Featured Recollections, Reader Submissions & Reflections

Be Part of the Canticle
Submit your reflections, poems, artwork, photographs or favorite memories of the Sisters for possible inclusion in theCanticle of St. Gertrude and/or on this website.

GUIDELINES: Submissions must be electronic. Text = 300 words or less; typed into the body of your email. Graphics = 300 dpi; JPEG or TIFF format. Thank you for being a part of our work!

A Reflection For those Who Serve

It helps, now and then, to step back and take the long view. The Kingdom is not only beyond our efforts, it is even beyond our vision.

We accomplish in our lifetime only a tiny fraction of the magnificent enterprise that is God’s work. Nothing we do is complete, which is another way of saying that the Kingdom always lies beyond us. No statement says all that could be said. No prayer fully expresses our faith. No confession brings a perfection. No pastoral visit brings wholeness. No program accomplishes the church’s mission. No set of goals and objectives includes everything.

This is what we are about. We plant the seeds that one day will grow. We water seeds already planted, knowing that they hold future promise.

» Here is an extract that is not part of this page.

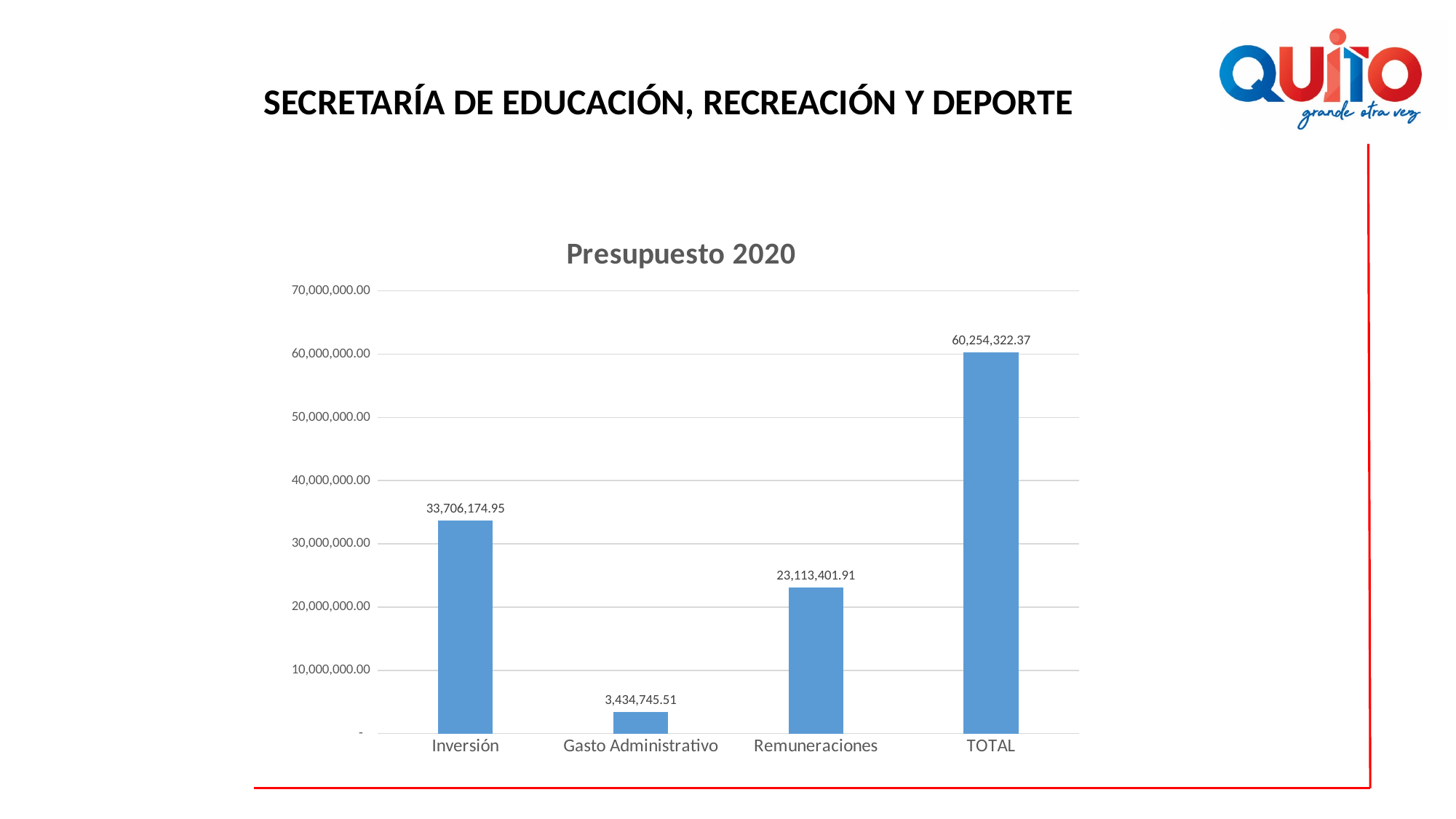
What is the difference between Inversión and Gasto Administrativo? 30,271,429.44 What is the value shown for TOTAL? 60,254,322.37 What is the title of the chart? Presupuesto 2020 Excluding the TOTAL bar, which category has the highest value? Inversión Which is larger, Remuneraciones or Gasto Administrativo? Remuneraciones What is the difference between Inversión and Remuneraciones? 10,592,773.04 How many bars are shown in the chart? 4 Which category has the lowest value? Gasto Administrativo What is the value for Remuneraciones? 23,113,401.91 Is the value for Remuneraciones greater or less than 20,000,000.00? greater What is the value for Gasto Administrativo? 3,434,745.51 What is the value for Inversión in the Presupuesto 2020 chart? 33,706,174.95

We lay foundations that will need further development. We provide yeast that produces effects far beyond our capabilities.

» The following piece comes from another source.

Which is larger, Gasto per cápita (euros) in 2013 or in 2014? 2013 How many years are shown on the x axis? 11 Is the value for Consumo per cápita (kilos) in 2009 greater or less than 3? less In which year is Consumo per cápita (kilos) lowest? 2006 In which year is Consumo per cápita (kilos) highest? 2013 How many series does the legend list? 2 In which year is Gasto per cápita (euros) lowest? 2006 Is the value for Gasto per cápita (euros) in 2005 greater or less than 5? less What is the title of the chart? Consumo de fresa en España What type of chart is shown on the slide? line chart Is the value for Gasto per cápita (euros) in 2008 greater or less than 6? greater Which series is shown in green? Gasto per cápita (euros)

We cannot do everything, and there is a sense of liberation in realizing that. This enables us to do something, and to do it very well. It may be incomplete, but it is a beginning, a step along the way, an opportunity for the Lord’s grace to enter and do the rest.

We may never see the end results, but that is the difference between the master builder and the worker. We are workers, not master builders; ministers, not messiahs. We are prophets of a future not our own. Amen.

Archbishop Oscar Romero

 

The Transmigration of Sister Herman

“If you weren’t a person, what would you be?”
I asked an old nun they called Roadrunner.
She laughed at the thought of being anything else
except a bride of Christ, trudging streets
in rusty habit, castoff tennis shoes,
scorning permed hair and polyester

Brought to the Convent as an orphaned toddler,
she never left, rendering menial work
as dairymaid, cook and sacristan.
The blighted apples from abandoned trees,
outdated food from markets,
she brought the worthy and the profligate,
leaving behind a vintage joke
and a blessing.

After a moment she reconsidered,
announced with snaggled grin,
“I’d be a horse. When you get to Heaven,
look for me among the horses.”

I dream of her now in the tree-ringed meadow blue
with camas, frolicking among playful fillies,
the great stallions, the gentle geldings.
A mare, loose in her skin of glossy black,
shivering in the spring chill
but lost in the heaven of another sun.